• Tarefa proposta:
Prossiga com o texto sobre leitura de livros e uso de celulares, começando logo após a última frase apresentada.

MEDIAÇÃO DA INFORMAÇÃO


  • Reflexões sobre a Mediação da Informação, englobando aspectos teóricos e práticos.

LEITURA X CELULAR: COISAS ANTAGÔNICAS?

Vejo com frequência textos e postagens que contrapõem a leitura de livros e o uso de equipamentos eletrônicos, em especial celulares. A principal, ou uma das principais críticas é a alienação imposta por esses equipamentos aos que deles fazem uso.

Alienação e concentração podem ser confundidas. Podemos entender como alienação algo que é, na verdade, concentração. O oposto também é verdadeiro.

O que vale para os equipamentos eletrônicos, também vale para o livro. Posso entender alguém lendo um livro como extremamente concentrado ou como alguém que se alienou do mundo, fugindo, pela leitura, de uma vida indesejada, sofrida, triste.

Por que o uso de um celular é sempre apresentado como ruim? Todo excesso é prejudicial – embora seja difícil determinar quando algo pode ser entendido como excessivo. A leitura de livros em excesso também não deve ser considerada prejudicial?

A pergunta que faço aqui é: por que escolher uma das duas coisas? Por que escolher entre leitura de livros e uso de celular?

Defendo que deva existir um convívio entre o livro e os equipamentos eletrônicos. Um não pode ser entendido como melhor ou pior que o outro.

Há muita coisa ruim nos celulares? Também há muito conteúdo ruim nos livros.

• Dados fornecidos:
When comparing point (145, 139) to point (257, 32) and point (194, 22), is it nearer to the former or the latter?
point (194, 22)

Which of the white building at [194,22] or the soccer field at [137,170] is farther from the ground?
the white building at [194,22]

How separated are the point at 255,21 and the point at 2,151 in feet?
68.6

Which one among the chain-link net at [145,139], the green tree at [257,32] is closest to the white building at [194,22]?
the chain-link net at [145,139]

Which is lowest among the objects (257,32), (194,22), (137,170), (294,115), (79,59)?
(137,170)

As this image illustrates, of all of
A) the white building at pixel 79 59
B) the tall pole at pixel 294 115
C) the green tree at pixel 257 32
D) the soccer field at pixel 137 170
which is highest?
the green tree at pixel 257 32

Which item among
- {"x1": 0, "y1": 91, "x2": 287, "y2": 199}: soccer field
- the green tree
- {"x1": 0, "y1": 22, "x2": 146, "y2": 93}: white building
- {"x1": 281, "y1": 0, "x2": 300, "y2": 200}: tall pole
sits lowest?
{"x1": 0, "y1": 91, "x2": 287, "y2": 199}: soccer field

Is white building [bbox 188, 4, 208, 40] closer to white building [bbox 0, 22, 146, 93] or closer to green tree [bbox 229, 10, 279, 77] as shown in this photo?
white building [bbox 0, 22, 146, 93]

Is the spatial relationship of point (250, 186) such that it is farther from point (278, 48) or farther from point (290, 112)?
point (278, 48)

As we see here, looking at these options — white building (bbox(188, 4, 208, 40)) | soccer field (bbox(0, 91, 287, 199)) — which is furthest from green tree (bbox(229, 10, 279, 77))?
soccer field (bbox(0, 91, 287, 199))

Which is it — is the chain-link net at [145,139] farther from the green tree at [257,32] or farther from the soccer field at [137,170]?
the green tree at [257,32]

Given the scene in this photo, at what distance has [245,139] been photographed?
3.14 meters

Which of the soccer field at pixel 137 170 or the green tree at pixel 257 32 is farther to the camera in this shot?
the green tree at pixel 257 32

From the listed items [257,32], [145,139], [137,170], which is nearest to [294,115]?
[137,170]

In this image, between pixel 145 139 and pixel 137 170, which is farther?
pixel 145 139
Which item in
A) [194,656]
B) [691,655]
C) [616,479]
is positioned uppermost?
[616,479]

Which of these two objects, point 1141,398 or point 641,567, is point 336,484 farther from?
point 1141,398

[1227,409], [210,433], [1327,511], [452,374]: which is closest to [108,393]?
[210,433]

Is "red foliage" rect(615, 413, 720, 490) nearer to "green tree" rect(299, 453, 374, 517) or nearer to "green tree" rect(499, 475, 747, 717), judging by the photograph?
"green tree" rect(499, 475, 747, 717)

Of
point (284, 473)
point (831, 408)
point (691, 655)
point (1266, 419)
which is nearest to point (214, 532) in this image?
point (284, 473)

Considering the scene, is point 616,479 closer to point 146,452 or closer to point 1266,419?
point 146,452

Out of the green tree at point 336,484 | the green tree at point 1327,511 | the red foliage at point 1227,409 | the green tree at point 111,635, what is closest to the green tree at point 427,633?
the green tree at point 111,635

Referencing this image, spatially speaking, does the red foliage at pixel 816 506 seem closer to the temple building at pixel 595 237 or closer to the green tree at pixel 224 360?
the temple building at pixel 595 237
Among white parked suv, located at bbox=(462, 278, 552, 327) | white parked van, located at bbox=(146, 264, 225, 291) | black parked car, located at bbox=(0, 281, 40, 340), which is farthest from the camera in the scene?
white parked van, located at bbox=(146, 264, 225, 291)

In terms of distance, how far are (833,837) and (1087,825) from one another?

• Resposta:
Gutenberg inventou – não é bem verdade essa invenção, pois os chineses já conheciam esse processo – a imprensa com uma finalidade econômica. Ele precisava sobreviver, mas, independentemente desse seu interesse, o livro democratizou, em parte, o acesso ao conhecimento. Digo em parte, uma vez que ainda hoje o número de analfabetos ou analfabetos funcionais é muito grande, sem possibilidade de apropriação do conhecimento pela leitura. São os não usuários. Há pesquisas que apresentam um quadro aterrador: 75% da população brasileira pode ser identificada como analfabeta funcional, ou seja, aqueles que sabem ler, mas não conseguem compreender, em um pequeno texto, algo solicitado. Por exemplo, alguns analfabetos funcionais não conseguem informar, em um classificado, o local em que devem se apresentar para concorrer a uma vaga de emprego.

A leitura precisa ser repensada. Com o uso de equipamentos eletrônicos temos uma nova forma de leitura?

A quantidade dos que fazem uso das redes, como o Face, o Twitter e o WhatsApp, é muito grande e eles exigem e determinam um tipo de leitura mais rápida, não necessariamente sequencial, muito vinculada aos acontecimentos do dia a dia, voltada para slogans etc.

Historicamente, a leitura esteve condicionada ao formato do suporte da escrita. Todas as vezes em que esse suporte se alterou, também se modificou a forma de leitura. A leitura, independente do suporte, também se modificou. Um exemplo é a leitura silenciosa, se opondo à leitura em voz alta.

Por que não pode ela se modificar mais uma vez? Um novo modo de ler não significa excluir formas tradicionais de leitura. Também não significa eliminar tipos de suportes, como o livro, por exemplo.

Um novo tipo de leitura deve ser abrangente, abarcando formas mais tradicionais (para não dizer mais antigas) e outras mais recentes.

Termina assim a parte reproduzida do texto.